Leer másQuerido lector,
¿Crees en las segundas oportunidades… o condenas a quienes han caído una vez?
Esta no es una historia de santos, sino de pecadores que buscan la luz.
Jennifer Lawrence, veintitrés años. Antes una soñadora; ahora, una sombra que sobrevive noche tras noche, vendiendo fragmentos de sí misma para soportar otro amanecer.
Sin familia. Sin amor. Solo el dolor de existir.
Vincent Moretti, treinta y cuatro. Nacido entre el oro, criado entre paredes de mármol.
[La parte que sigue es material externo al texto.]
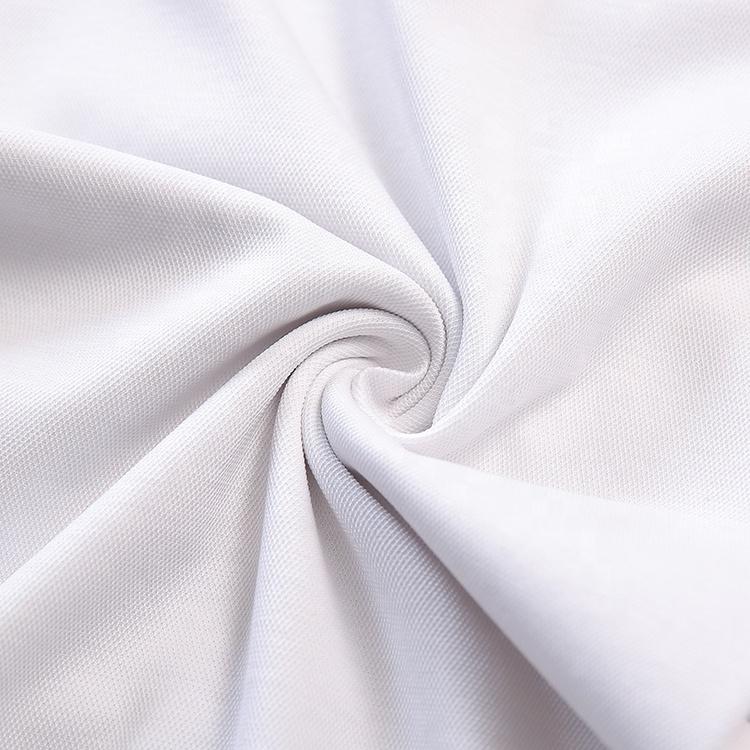 Китайский поставщик завод хлопок шелк Пике трикотажное платье рубашка поло ткань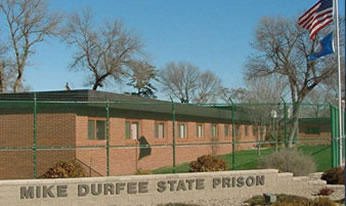 Springfield Prison Employees Very Frustrated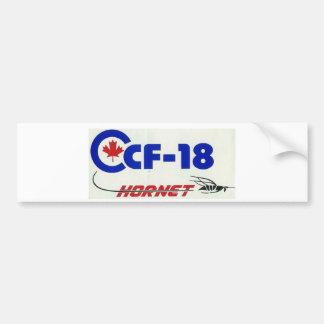 CT-18 HORNET BUMPER STICKER CAR BUMPER STICKER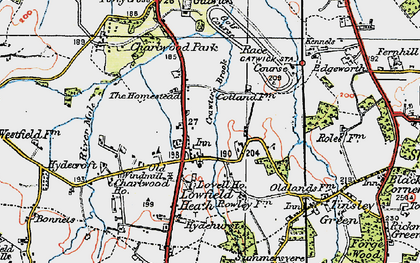 Old map of London Gatwick Airport in 1920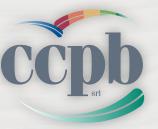 logo%20ccpb%202014%20new_0.jpg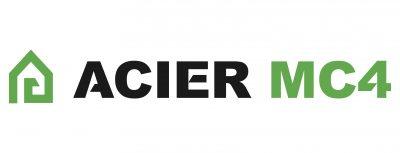 logo Acier MC4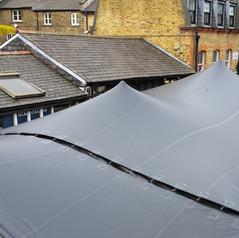 stretch tent installation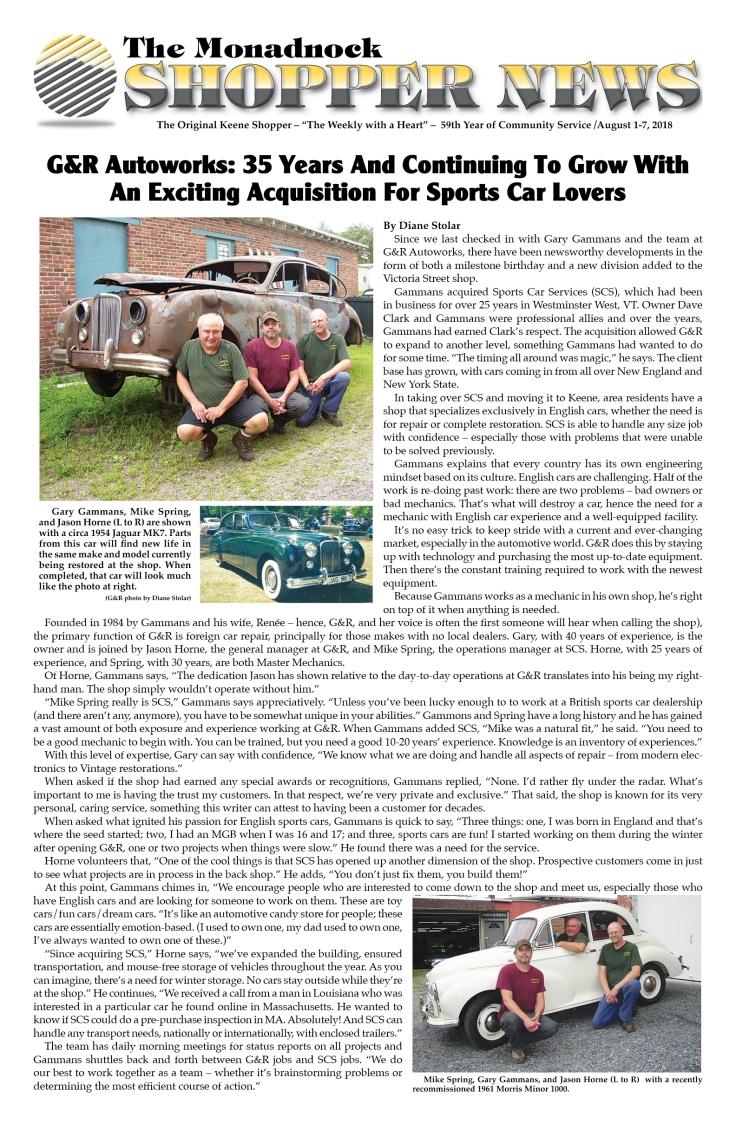 GR Auto shopper article.jpg
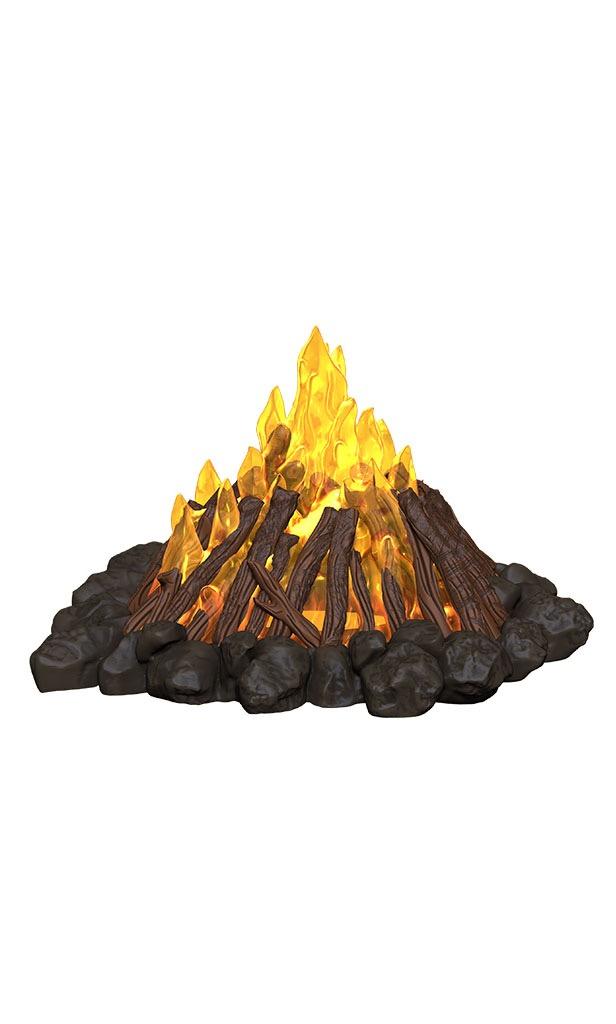 A bonfire!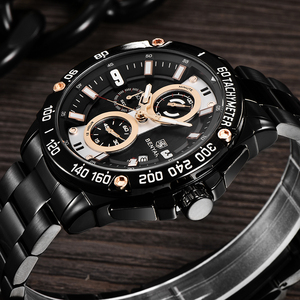 Image 3 - BENYAR męskie zegarki kwarcowe Top marka luksusowy zegarek człowiek stal wodoodporny Sport mężczyzna zegarek chronograf Relogio Masculino 2019
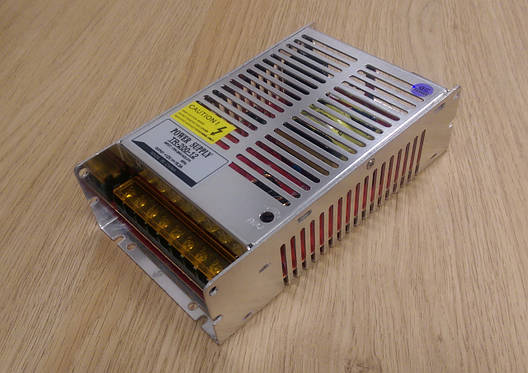 Блок питания перфорированный 12V 16,5А 200W для led ленты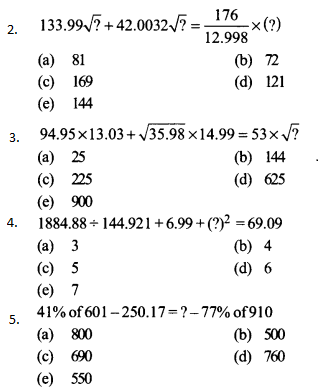 Approximation Questions for SBI PO 11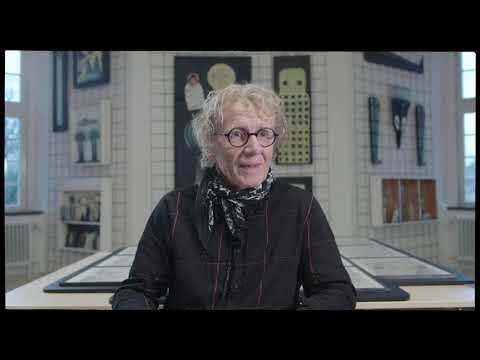 Jan Håfström -  Barnet i tornet, textad på svenska.
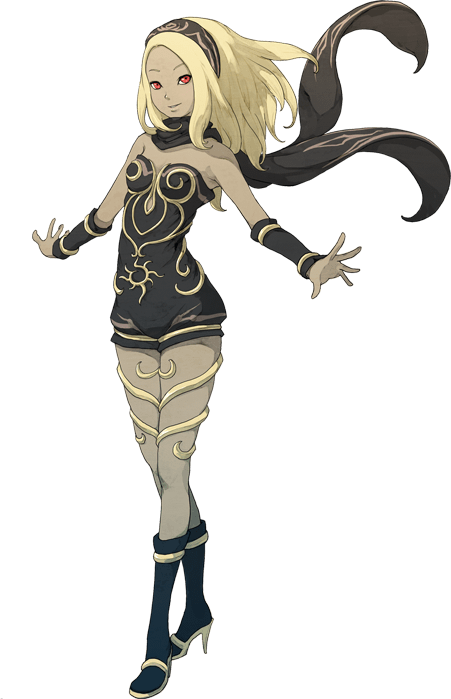 Jaeden Crow [APPROVED, 1-4++] Gravity-Rush-2_09-21-15_Chara_Kat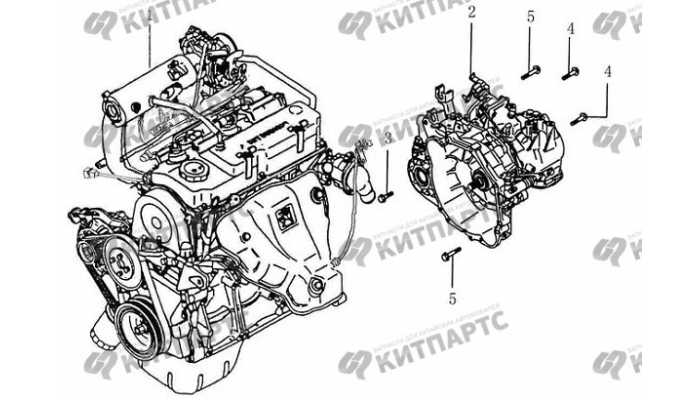 Двигатель и трансмиссия в сборе BYD F3 (F3R)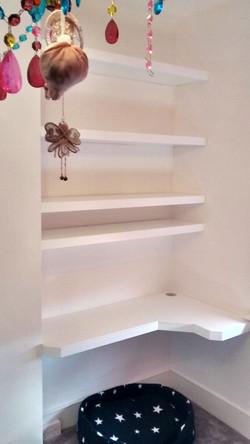 Fitted desk floating shelves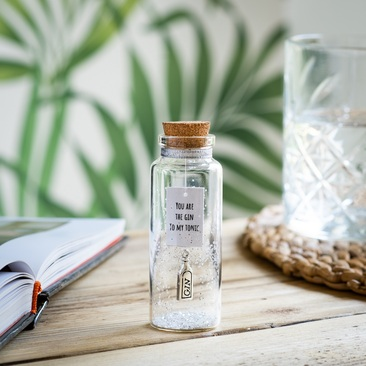 silver charm message bottle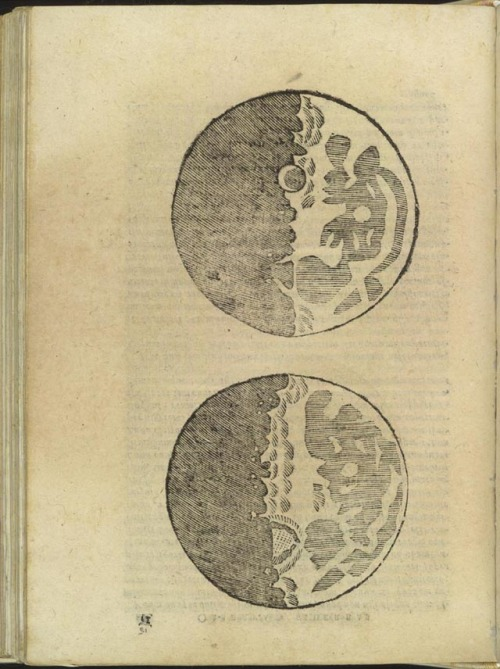 Galileo's first diagrams of the moon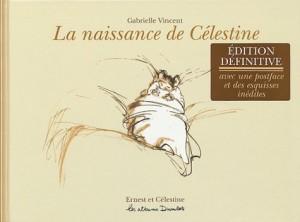 vignette de 'Ernest et Célestine<br />La naissance de Célestine (Gabrielle Vincent)'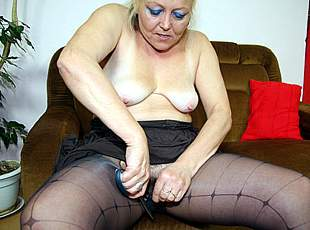 4 clips! His mother in law cuts open her pantyhose and he ends up fucking her naughty old pussy hard
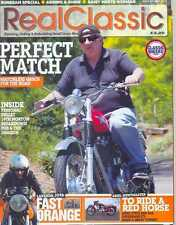 REAL CLASSIC No.97 / May 2012 (NEW)*Post included to UK/Europe/USA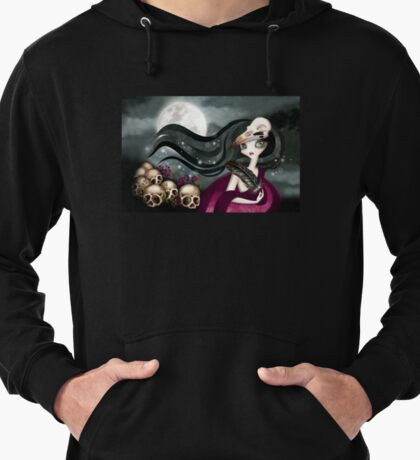The Witching Hour Lightweight Hoodie
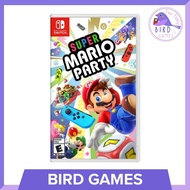 Super Mario Party : Nintendo Switch (NSW) #ตลับเกมส์switch #แผ่นSwitch #เกมส์Switch #Switch game #nintendoswitch mario mario party
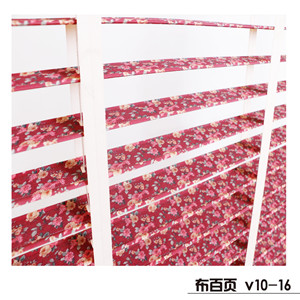 polyester manual  good-looking horizontal practical Venetian window blinds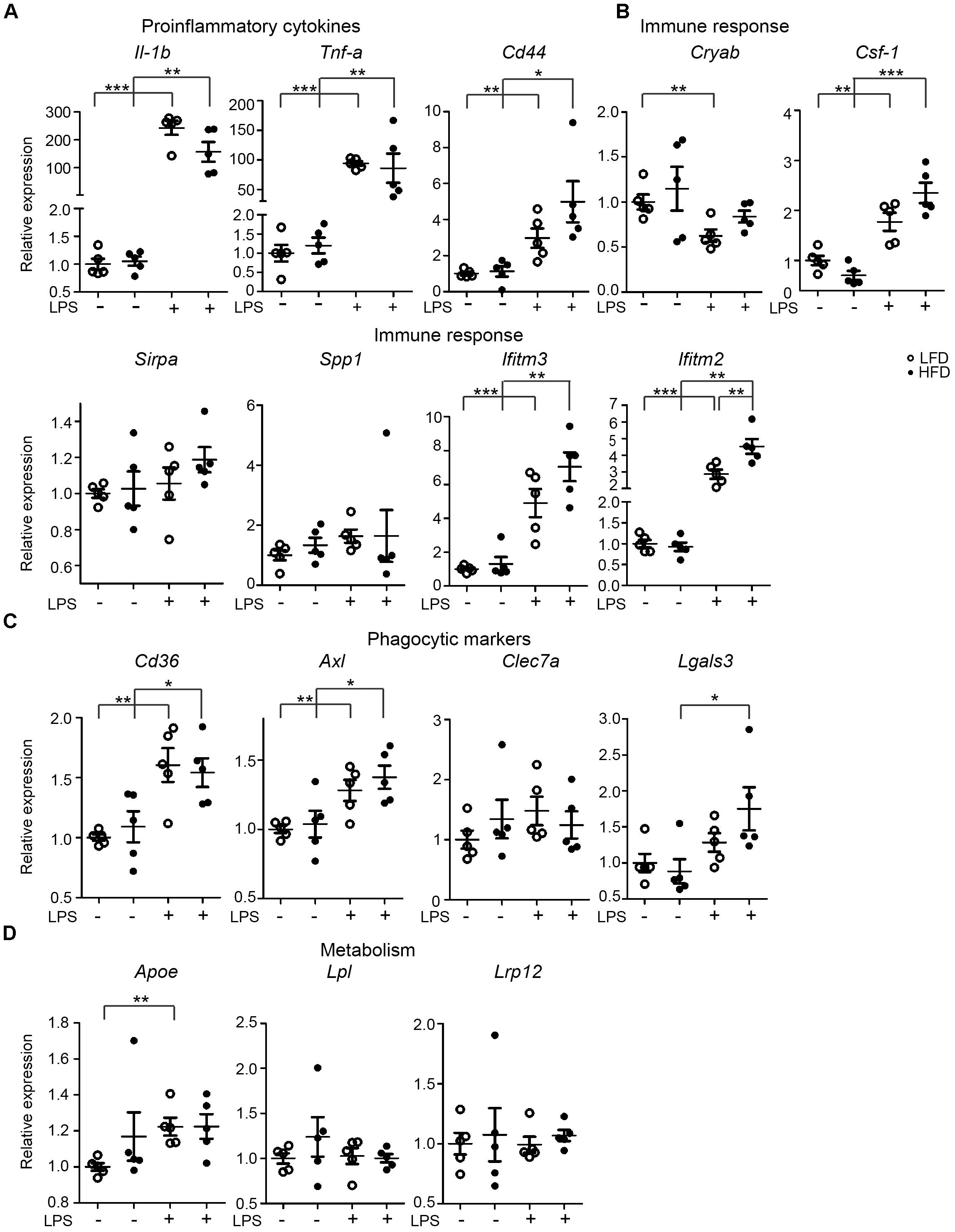 Frontiers   Low-Fat Diet With Caloric Restriction Reduces White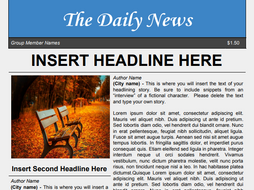 Newspaper template for google docs by ltgunkel teaching resources newspaper template for google docs maxwellsz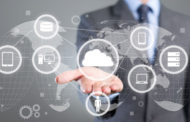 APJ enterprises prioritizing Cost and Security over Innovation in Multi-Cloud adoption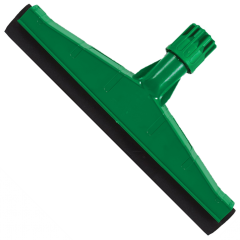 "Floor Squeegee Plastic Green 18"" 45cm Janitorial Supplies"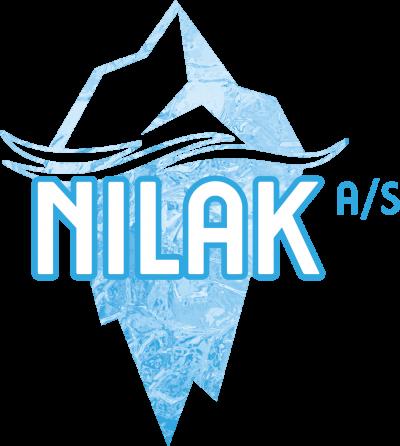 Nilak A/S Logo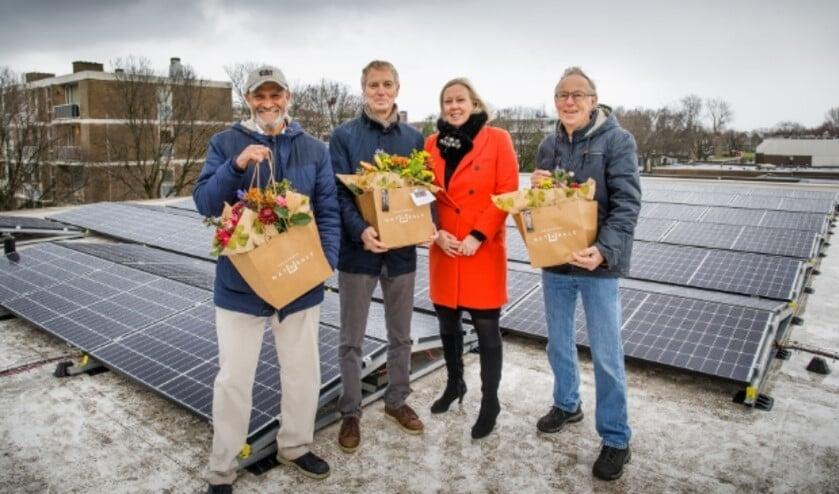 De gemeente stimuleert lokale initiatieven van harte, zoals het project van energiecoöperatie Zon op LV  (Foto: Paul Voorham).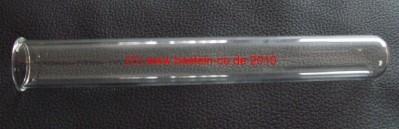 Reagenzglas - 20 cm - mit Rand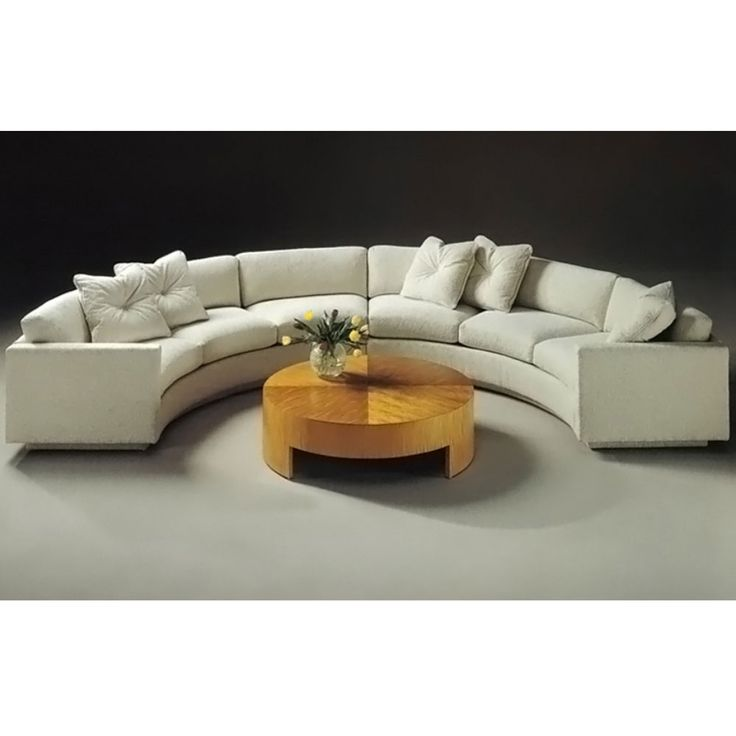 Sofas For Sale Design Classic Sectional by Milo Baughman from Thayer Coggin modern Sectional Sofas Thayer Coggin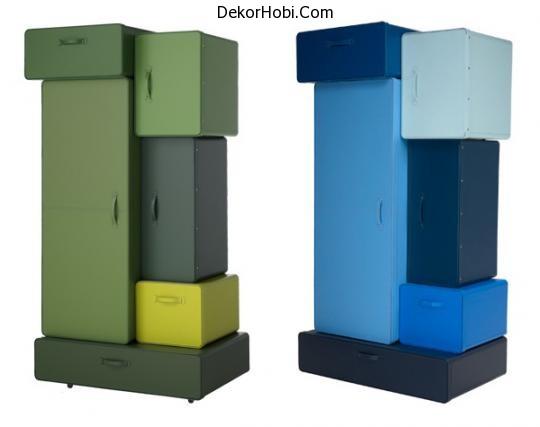 casamania-storage-cabinet-valises-2-thumb-540xauto-756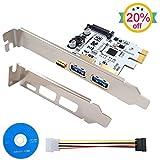 LATTCURE PCI Express Karte PCI-E zu Typ A (2-Port) & Typ C (1-Port) Mini PCI-E USB 3.0 Hub Controller Adapter mit SATA 15-Pin Stromanschluss anschluss Macht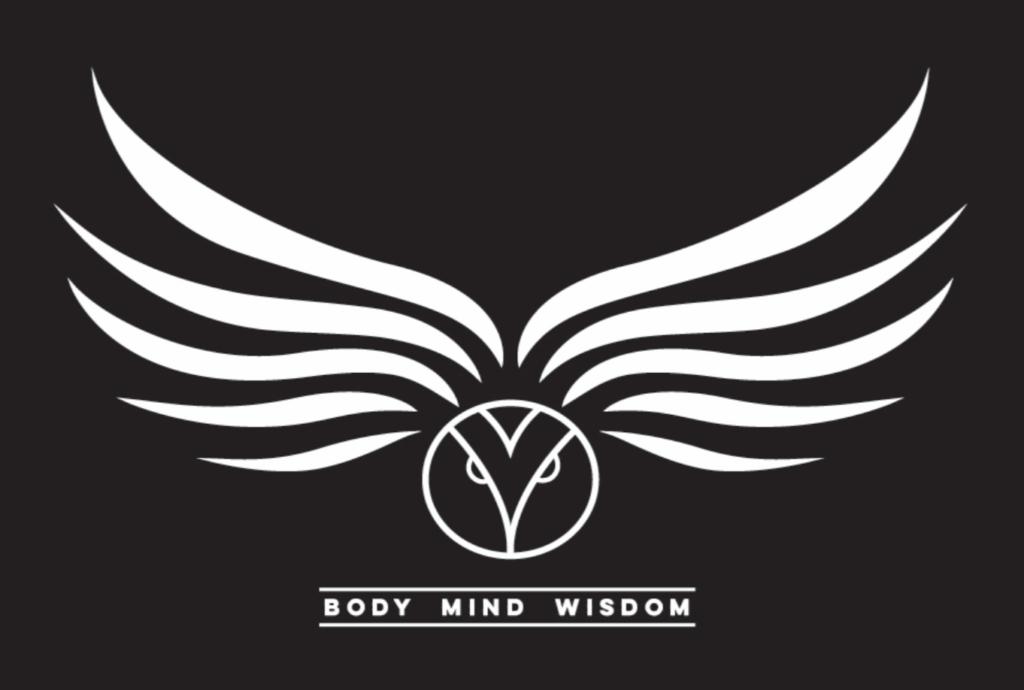 Body Mind Wisdom Info Session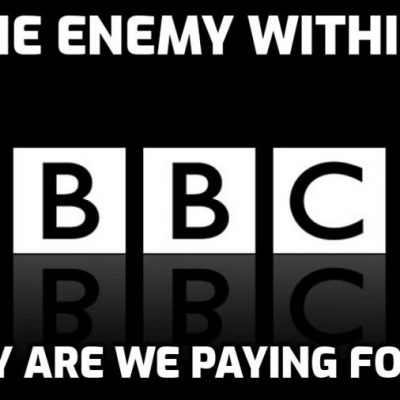 Typically nasty BBC attack Kate Shemirani via her family in interview conducted by the child that is the BBC Disinformation Reporter (yes, they have one) Marianna Spring. You must be saying something right, Kate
Pero cuando la traición destroza su matrimonio, el imperio que construyó comienza a desmoronarse… ladrillo por ladrillo.
Dos almas rotas, expulsadas por el mundo, se encuentran bajo una tormenta que podría purificarlos… o destruirlos.
Cuando el amor florece desde las ruinas, ¿puede realmente sanar… o las cicatrices del pasado los convertirán en monstruos a los ojos del mundo?
***
El relámpago desgarró el cielo con un destello cegador, el trueno rugiendo como mil tambores de guerra. Beverly Hills yacía envuelta en oscuridad, empapada de lluvia. Las calles estaban desiertas, las mansiones dormidas, excepto una habitación.
El aire dentro olía a alcohol y cigarrillos. Voces apagadas, cuerpos sudorosos enredados en las sombras. Piel contra piel. Para él, era placer. Para ella, prisión.
Jennifer Lawrence yacía bajo el peso de un hombre que gruñía con hambre animal. Sus embestidas no eran amor ni deseo—solo lujuria cruda, brutal, sin alma. Cerró los ojos, aferrándose a las sábanas como si pudieran protegerla, murmurando en silencio: Pronto terminará. Respira. Solo espera.
El hombre gruñó y la volteó bruscamente. Se hundió en ella con ferocidad, no con ternura. Ella chilló de dolor, pero no se movió, no lo detuvo. Él se inclinó hasta su oído y susurró:
—Te pertenezco esta noche… y todas las noches.
Las lágrimas se acumularon en sus ojos, un gemido escapó de sus labios. Él lo confundió con placer.
Un último jadeo, y su cuerpo se convulsionó en éxtasis. Cayó a su lado, dormido al instante.
Las lágrimas calientes nublaron el techo. Su cuerpo temblaba, frágil por lo que él le había arrebatado. Sollozó.
Cuando por fin logró incorporarse, se arrastró hasta la única silla del cuarto. Su bolso estaba allí. Lo tomó con manos temblorosas, respirando entrecortado. Sacó un cigarrillo, buscó desesperada el encendedor.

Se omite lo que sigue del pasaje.